New government rules should bring a level of sensibility to the booming, but confusing, sunscreen category.
By Seth Mendelson
I can’t tell you how many arguments I have had with people over the proper use of sunscreen products. Typically these little tiffs take place at a location you would assume people would talk about sunscreen products—usually lounging around water, whether by an ocean, lake or pool.
The arguments have tended to revolve around the benefits of these items, frequently centering on how much lotion is too much to apply or whether products with sun protection factors (SPFs) of 50 or more were any more effective than those items with SPFs in the 15 to 30 range.
For years, the government was a willing partner in this confusing debate. The Food and Drug Administration (FDA) has long held a vague view of what sun care products were actually supposed to do. Virtually everyone else associated with the category agrees that the No. 1 goal was to protect the user from the harmful effects of the sun. However, many industry observers have stated that this mission was often lost amongst many other issues, including whether these products were waterproof or sweatproof.
Finally, after more than three decades of debate and consideration that really proved that the government is never in a rush to do anything, the FDA has come out with new rules that specify which lotions provide the best protection against the sun and ending claims that they are truly waterproof or sweatproof.
According to The New York Times, the FDA’s new rules, which go into effect in about a year, will decree that sunscreens must protect equally against two kinds of the sun’s radiation, UVB and UVA, to earn the coveted designation of offering “broad spectrum” protection. UVB rays cause burning; UVA rays cause wrinkling; and both cause cancer.
Interestingly, after all those years of debating, it seems the government has found its sea legs, at least with this category. FDA officials were quite blunt when they announced that they will also ban sunscreen manufacturers from claiming their products are waterproof or sweatproof because such claims are simply false. Instead, sunscreen suppliers will be allowed to claim, in minutes, the amount of time in which the product is water resistant, depending upon test results. The government added that only sunscreens that have an SPF of 15 or higher will be allowed to maintain that they help prevent sunburn and reduce the risks of skin cancer and premature skin aging.

= Problem description =
Carry on the article about the FDA's new sunscreen rules, starting right after its final sentence.

= Extracted records =
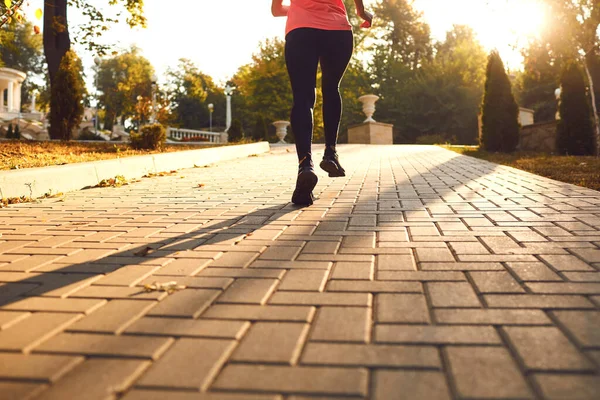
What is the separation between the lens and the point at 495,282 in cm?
202

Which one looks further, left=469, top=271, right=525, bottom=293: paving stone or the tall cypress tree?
the tall cypress tree

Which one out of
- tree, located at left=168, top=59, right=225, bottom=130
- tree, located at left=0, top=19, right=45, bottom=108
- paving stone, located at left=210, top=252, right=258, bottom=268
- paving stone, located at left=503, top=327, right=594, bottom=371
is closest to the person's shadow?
paving stone, located at left=210, top=252, right=258, bottom=268

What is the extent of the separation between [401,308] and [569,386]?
0.63 metres

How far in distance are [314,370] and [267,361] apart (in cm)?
14

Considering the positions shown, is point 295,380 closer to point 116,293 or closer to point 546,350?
point 546,350

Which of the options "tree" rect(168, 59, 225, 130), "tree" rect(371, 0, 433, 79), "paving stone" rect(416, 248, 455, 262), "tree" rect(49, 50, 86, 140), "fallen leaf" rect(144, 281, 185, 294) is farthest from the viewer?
"tree" rect(168, 59, 225, 130)

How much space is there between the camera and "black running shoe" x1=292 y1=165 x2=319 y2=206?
3957 millimetres

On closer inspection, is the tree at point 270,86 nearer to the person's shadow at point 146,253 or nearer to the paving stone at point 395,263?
the person's shadow at point 146,253

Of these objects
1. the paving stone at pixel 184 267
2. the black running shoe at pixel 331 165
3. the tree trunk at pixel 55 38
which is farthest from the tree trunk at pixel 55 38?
the paving stone at pixel 184 267

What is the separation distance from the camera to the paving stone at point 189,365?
123cm

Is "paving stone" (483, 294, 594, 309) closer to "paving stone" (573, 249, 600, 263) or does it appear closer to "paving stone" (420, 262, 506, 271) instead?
"paving stone" (420, 262, 506, 271)

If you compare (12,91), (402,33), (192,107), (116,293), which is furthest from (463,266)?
(192,107)

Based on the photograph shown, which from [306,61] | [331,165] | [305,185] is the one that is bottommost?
[305,185]

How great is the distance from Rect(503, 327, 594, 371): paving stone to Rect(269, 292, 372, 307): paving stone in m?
0.52
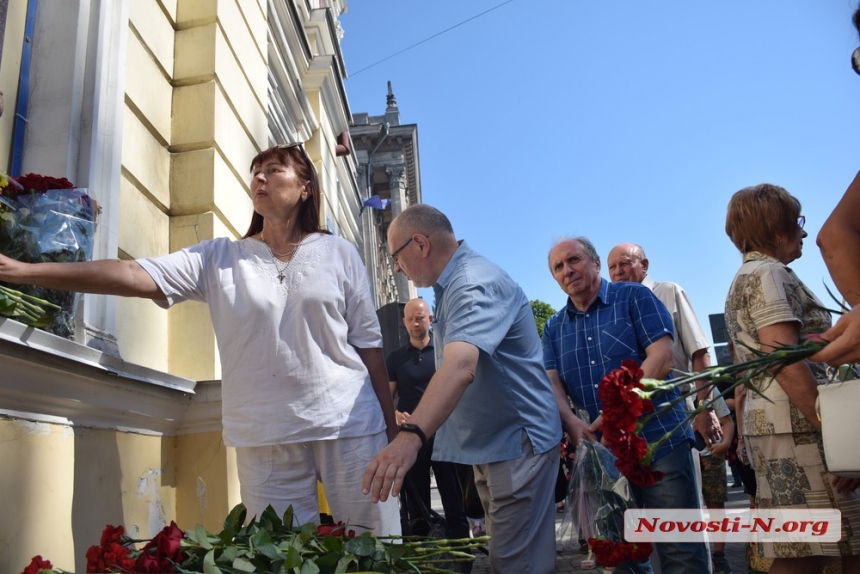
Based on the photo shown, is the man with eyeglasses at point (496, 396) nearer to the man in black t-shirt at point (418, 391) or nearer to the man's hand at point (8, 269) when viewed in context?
the man's hand at point (8, 269)

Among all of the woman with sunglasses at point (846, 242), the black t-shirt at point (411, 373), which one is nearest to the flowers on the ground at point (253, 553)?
the woman with sunglasses at point (846, 242)

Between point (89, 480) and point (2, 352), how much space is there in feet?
2.86

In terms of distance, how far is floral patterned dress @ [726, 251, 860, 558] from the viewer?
7.51 ft

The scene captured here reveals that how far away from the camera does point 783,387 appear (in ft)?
7.69

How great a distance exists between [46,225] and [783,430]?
8.51 feet

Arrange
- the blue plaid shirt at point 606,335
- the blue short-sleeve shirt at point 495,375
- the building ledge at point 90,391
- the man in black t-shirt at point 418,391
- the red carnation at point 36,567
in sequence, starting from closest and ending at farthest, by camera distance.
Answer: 1. the red carnation at point 36,567
2. the building ledge at point 90,391
3. the blue short-sleeve shirt at point 495,375
4. the blue plaid shirt at point 606,335
5. the man in black t-shirt at point 418,391

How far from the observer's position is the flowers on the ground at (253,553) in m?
1.17

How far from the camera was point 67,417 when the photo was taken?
2434 mm

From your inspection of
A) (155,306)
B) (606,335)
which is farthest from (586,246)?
(155,306)

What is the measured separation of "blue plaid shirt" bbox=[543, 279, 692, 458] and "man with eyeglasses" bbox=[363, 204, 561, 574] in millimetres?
771

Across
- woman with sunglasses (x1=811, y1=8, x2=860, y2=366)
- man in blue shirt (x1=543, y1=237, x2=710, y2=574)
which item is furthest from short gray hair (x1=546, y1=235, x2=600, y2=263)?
woman with sunglasses (x1=811, y1=8, x2=860, y2=366)

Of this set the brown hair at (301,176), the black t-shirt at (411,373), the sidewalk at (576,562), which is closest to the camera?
the brown hair at (301,176)

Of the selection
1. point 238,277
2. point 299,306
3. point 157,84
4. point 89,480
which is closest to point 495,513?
point 299,306

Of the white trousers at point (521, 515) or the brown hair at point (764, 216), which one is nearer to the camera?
the white trousers at point (521, 515)
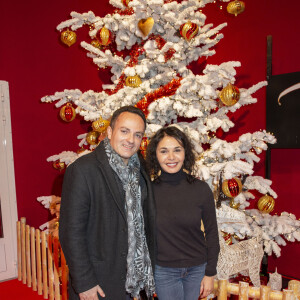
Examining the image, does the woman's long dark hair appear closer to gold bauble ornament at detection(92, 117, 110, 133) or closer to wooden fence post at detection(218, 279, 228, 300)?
wooden fence post at detection(218, 279, 228, 300)

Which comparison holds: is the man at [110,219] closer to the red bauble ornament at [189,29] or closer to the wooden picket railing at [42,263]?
the wooden picket railing at [42,263]

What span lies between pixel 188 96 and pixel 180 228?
1.32m

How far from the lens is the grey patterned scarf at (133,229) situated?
1594 millimetres

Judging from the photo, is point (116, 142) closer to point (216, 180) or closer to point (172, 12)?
point (216, 180)

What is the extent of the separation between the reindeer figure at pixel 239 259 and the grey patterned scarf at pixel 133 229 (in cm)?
103

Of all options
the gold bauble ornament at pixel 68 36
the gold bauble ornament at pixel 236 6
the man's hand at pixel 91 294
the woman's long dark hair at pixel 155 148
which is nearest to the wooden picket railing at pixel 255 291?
the woman's long dark hair at pixel 155 148

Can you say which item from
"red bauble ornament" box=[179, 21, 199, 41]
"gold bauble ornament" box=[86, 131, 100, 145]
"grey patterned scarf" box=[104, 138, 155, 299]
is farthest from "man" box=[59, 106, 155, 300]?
"gold bauble ornament" box=[86, 131, 100, 145]

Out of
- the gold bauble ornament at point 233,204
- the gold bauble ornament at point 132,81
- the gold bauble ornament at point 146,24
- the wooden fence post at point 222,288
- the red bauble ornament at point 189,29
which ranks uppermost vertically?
the gold bauble ornament at point 146,24

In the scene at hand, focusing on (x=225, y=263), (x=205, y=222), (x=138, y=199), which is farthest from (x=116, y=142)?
(x=225, y=263)

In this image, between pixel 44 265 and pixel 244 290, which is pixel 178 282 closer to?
pixel 244 290

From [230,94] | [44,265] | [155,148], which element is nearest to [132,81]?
[230,94]

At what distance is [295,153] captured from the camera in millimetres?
3441

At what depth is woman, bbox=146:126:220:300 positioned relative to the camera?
1771 mm

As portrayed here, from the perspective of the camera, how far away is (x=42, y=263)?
305 centimetres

= Task response =
The Times article says that federal regulators have not yet decided whether to end the most interesting marketing tactic of all in the sunscreen wars—the incredible fight to market a product with the highest SPF. It has long been known by anyone who cared that SPFs above 50 were really not much better—if at all—at protecting users from the sun’s harmful rays than products in the 50 range.
Is this a good thing for the sunscreen category at retail? The short answer is yes. This category has been a steady performer for years, helped by rising demand from a more educated consumer base. Any effort to bring some level of rationality to this wide-wielding category has to be met by cheers from the retail world, which will now be able to stock a more sensible array of products that should meet the needs of nearly all consumers.
Suppliers will have to find other ways to differentiate themselves from the competition and, it is my guess, that they will be forced to spend more money on advertising to separate their brands from competitors. But this is good news for retailers who will benefit from the buzz in this category.
My guess is that there are bright days ahead for the sunscreen category.